Señalan indicadores actuales más saludables, como el PIB y el crecimiento del empleo, y sostienen que las cosas ciertamente han sido mucho peores en muchos momentos del pasado. La inflación en la década de 1970, por ejemplo, fue mucho más severa y duró mucho más que la de la década de 2020; sin embargo, es ahora cuando el índice de confianza del consumidor alcanzó un mínimo histórico. Y el índice de sentimiento del consumidor normalmente coincidía con medidas de bienestar de datos económicos “duros”, hasta que, en la década de 2020, dejó de hacerlo.

¿A qué se debe la diferencia?
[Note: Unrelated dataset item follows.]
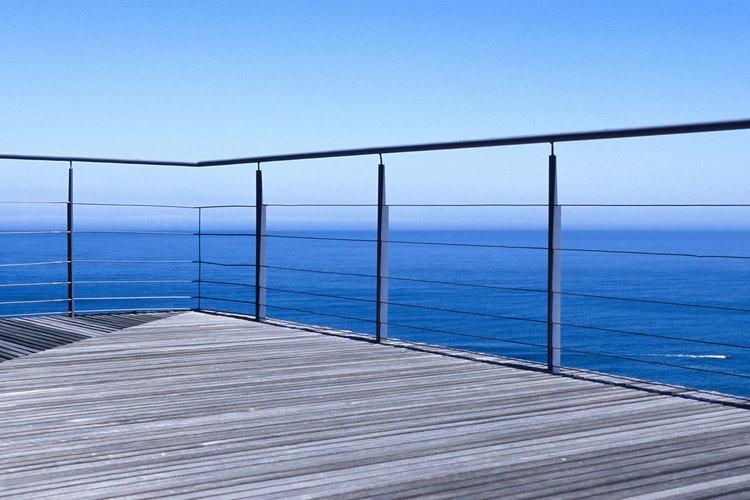 La madera es una buena opción para poner en el suelo de un balcón.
Una teoría nueva y convincente, expuesta este mes por los economistas Jared Bernstein y Daniel Posthumus, es que existe una brecha entre la economía que los estadounidenses esperaban tener y la que están obteniendo y que está resultando especialmente difícil de conciliar.

La inflación fue un problema importante entre mediados de los años sesenta y principios de los ochenta. Pero una vez que la Reserva Federal finalmente lo controló, se mantuvo relativamente bajo independientemente de lo que estuviera pasando en la economía.

Como resultado, los estadounidenses ahora están comparando cuánto “deberían” costar las cosas basándose no sólo en los últimos años, sino en un período sostenido de cuatro décadas de aumentos de precios previsiblemente suaves. Y para la mayoría de los trabajadores, era la única economía que habían conocido: “Nadie menor de 43 años en 2022 habría estado vivo durante la última vez que la inflación superó el 7,5 por ciento, y mucho menos habría participado activamente en la economía”, señalaron los autores.

Para probar su teoría, Bernstein y Posthumus agregaron una nueva variable que explicaba las expectativas de los consumidores sobre los niveles de precios a lo largo del tiempo, y descubrieron que su modelo predice mucho mejor el sentimiento sombrío reciente de los consumidores.

En ese contexto, la inflación de la década de 2020 ya no parece el típico obstáculo económico en contra: parece una traición absoluta, una señal de que algo se había roto fundamentalmente en la economía.

Y si los recientes y siniestros datos de inflación sirven de indicación, todavía no se han vuelto a armar.